■ **Brief**
The complete listing should be restated exactly.

■ **Data provided**
'''

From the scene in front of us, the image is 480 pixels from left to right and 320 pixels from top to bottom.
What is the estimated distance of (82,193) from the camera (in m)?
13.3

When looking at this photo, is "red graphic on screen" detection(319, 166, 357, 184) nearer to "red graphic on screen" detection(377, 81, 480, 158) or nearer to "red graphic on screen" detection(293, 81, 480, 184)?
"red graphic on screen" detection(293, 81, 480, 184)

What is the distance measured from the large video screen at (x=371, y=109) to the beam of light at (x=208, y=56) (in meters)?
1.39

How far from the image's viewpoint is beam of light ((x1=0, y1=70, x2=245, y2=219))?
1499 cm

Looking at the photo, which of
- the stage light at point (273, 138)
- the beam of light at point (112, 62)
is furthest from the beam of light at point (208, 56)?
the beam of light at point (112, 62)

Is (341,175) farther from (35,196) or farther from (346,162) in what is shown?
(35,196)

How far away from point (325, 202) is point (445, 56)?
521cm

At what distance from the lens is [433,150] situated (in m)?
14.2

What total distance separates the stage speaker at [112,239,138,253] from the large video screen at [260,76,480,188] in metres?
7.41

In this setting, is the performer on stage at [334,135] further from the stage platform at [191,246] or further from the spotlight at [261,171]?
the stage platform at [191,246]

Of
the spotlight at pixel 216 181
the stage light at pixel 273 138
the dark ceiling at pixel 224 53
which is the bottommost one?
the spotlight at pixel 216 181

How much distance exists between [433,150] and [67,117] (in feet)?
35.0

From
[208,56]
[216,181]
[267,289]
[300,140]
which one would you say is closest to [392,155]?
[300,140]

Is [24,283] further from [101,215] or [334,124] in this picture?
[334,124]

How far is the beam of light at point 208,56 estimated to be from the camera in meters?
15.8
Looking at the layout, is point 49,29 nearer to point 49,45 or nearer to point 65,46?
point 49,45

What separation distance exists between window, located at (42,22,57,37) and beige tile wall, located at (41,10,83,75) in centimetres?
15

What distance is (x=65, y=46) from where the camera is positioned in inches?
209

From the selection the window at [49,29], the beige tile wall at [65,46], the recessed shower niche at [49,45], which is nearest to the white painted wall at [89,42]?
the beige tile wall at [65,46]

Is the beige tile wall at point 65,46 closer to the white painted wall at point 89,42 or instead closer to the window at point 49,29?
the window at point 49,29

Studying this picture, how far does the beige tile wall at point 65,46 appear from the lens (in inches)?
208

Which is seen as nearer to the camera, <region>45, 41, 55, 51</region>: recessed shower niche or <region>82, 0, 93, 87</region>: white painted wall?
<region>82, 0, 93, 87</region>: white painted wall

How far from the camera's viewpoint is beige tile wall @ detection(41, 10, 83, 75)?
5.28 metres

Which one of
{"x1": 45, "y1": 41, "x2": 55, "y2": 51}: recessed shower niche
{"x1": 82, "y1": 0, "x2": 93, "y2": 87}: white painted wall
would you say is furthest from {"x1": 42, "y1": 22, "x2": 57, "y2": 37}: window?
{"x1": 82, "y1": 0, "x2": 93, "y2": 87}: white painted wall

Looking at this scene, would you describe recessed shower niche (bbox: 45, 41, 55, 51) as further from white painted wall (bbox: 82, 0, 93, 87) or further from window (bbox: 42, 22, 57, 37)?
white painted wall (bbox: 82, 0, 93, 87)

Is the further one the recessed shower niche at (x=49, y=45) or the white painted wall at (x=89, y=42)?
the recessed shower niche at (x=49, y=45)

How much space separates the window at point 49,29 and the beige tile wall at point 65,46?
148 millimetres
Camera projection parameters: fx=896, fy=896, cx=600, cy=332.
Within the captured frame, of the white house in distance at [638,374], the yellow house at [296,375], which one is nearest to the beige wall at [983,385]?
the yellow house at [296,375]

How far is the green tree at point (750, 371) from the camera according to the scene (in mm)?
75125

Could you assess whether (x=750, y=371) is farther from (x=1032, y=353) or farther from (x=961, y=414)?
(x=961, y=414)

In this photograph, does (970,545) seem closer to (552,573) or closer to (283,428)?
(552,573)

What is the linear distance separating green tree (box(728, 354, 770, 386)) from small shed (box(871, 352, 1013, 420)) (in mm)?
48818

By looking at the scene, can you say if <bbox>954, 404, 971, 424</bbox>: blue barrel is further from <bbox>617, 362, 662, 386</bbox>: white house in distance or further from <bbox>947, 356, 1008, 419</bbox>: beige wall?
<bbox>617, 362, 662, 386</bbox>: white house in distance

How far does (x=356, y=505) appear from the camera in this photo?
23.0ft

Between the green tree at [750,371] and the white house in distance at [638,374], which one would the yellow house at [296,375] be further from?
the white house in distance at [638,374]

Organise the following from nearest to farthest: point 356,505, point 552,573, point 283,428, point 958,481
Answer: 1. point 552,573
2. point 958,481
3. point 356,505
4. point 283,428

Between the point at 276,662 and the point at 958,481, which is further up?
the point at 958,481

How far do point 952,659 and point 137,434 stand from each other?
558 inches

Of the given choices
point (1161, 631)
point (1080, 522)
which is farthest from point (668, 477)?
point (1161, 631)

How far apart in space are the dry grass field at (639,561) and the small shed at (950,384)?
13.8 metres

'''

■ **Reply**
From the scene in front of us, the image is 480 pixels from left to right and 320 pixels from top to bottom.
What is the estimated distance of (82,193) from the camera (in m)?
13.3

When looking at this photo, is "red graphic on screen" detection(319, 166, 357, 184) nearer to "red graphic on screen" detection(377, 81, 480, 158) or nearer to "red graphic on screen" detection(293, 81, 480, 184)?
"red graphic on screen" detection(293, 81, 480, 184)

What is the distance measured from the large video screen at (x=371, y=109) to the beam of light at (x=208, y=56) (in meters)?
1.39

How far from the image's viewpoint is beam of light ((x1=0, y1=70, x2=245, y2=219))?
1499 cm

Looking at the photo, which of
- the stage light at point (273, 138)
- the beam of light at point (112, 62)
is furthest from the beam of light at point (208, 56)?
the beam of light at point (112, 62)

Is (341,175) farther from (35,196) or farther from (346,162) in what is shown?
(35,196)

How far away from point (325, 202) is point (445, 56)?
521cm

At what distance from the lens is [433,150] situated (in m)?
14.2

What total distance separates the stage speaker at [112,239,138,253] from the large video screen at [260,76,480,188] in metres?
7.41

In this setting, is the performer on stage at [334,135] further from the stage platform at [191,246] or further from the spotlight at [261,171]?
the stage platform at [191,246]

Of
the spotlight at pixel 216 181
the stage light at pixel 273 138
the dark ceiling at pixel 224 53
which is the bottommost one?
the spotlight at pixel 216 181

How much distance exists between [433,150] and [67,117] (in feet)?
35.0

From
[208,56]
[216,181]
[267,289]
[300,140]
which one would you say is closest to [392,155]?
[300,140]

Is [24,283] further from [101,215] or [334,124] in this picture?
[334,124]

How far is the beam of light at point 208,56 estimated to be from the camera in meters?
15.8
Looking at the layout, is point 49,29 nearer to point 49,45 or nearer to point 65,46?
point 49,45

What separation distance exists between window, located at (42,22,57,37) and beige tile wall, located at (41,10,83,75) in centimetres?
15

What distance is (x=65, y=46) from where the camera is positioned in inches?
209

From the selection the window at [49,29], the beige tile wall at [65,46], the recessed shower niche at [49,45], which is nearest to the white painted wall at [89,42]?
the beige tile wall at [65,46]

Is the beige tile wall at point 65,46 closer to the white painted wall at point 89,42 or instead closer to the window at point 49,29?
the window at point 49,29

Studying this picture, how far does the beige tile wall at point 65,46 appear from the lens (in inches)?
208

Which is seen as nearer to the camera, <region>45, 41, 55, 51</region>: recessed shower niche or <region>82, 0, 93, 87</region>: white painted wall?
<region>82, 0, 93, 87</region>: white painted wall

How far from the camera's viewpoint is beige tile wall @ detection(41, 10, 83, 75)?
5.28 metres

Which one of
{"x1": 45, "y1": 41, "x2": 55, "y2": 51}: recessed shower niche
{"x1": 82, "y1": 0, "x2": 93, "y2": 87}: white painted wall
would you say is furthest from {"x1": 42, "y1": 22, "x2": 57, "y2": 37}: window?
{"x1": 82, "y1": 0, "x2": 93, "y2": 87}: white painted wall

Looking at this scene, would you describe recessed shower niche (bbox: 45, 41, 55, 51) as further from white painted wall (bbox: 82, 0, 93, 87) or further from window (bbox: 42, 22, 57, 37)?
white painted wall (bbox: 82, 0, 93, 87)

Is the further one the recessed shower niche at (x=49, y=45) or the white painted wall at (x=89, y=42)?
the recessed shower niche at (x=49, y=45)

How much space separates the window at point 49,29 and the beige tile wall at point 65,46?
148 millimetres
Camera projection parameters: fx=896, fy=896, cx=600, cy=332.
Within the captured frame, of the white house in distance at [638,374], the yellow house at [296,375], which one is nearest to the beige wall at [983,385]?
the yellow house at [296,375]

How far is the green tree at point (750, 371) from the camera according to the scene (in mm)?
75125

Could you assess whether (x=750, y=371) is farther from (x=1032, y=353) or farther from (x=961, y=414)?
(x=961, y=414)

In this photograph, does (970,545) seem closer to (552,573) or closer to (283,428)?
(552,573)

What is the linear distance separating green tree (box(728, 354, 770, 386)) from small shed (box(871, 352, 1013, 420)) (in mm)?
48818

By looking at the scene, can you say if <bbox>954, 404, 971, 424</bbox>: blue barrel is further from <bbox>617, 362, 662, 386</bbox>: white house in distance or further from <bbox>947, 356, 1008, 419</bbox>: beige wall?
<bbox>617, 362, 662, 386</bbox>: white house in distance

How far does (x=356, y=505) appear from the camera in this photo?
23.0ft

Between the green tree at [750,371] and the white house in distance at [638,374], which one would the yellow house at [296,375] be further from?
the white house in distance at [638,374]

Organise the following from nearest to farthest: point 356,505, point 552,573, point 283,428, point 958,481
Answer: 1. point 552,573
2. point 958,481
3. point 356,505
4. point 283,428

Between the point at 276,662 and the point at 958,481, which is further up?
the point at 958,481

How far do point 952,659 and point 137,434 stand from each other?
558 inches

Of the given choices
point (1161, 631)
point (1080, 522)
which is farthest from point (668, 477)?
point (1161, 631)

How far apart in space are the dry grass field at (639,561) and the small shed at (950,384)?
13.8 metres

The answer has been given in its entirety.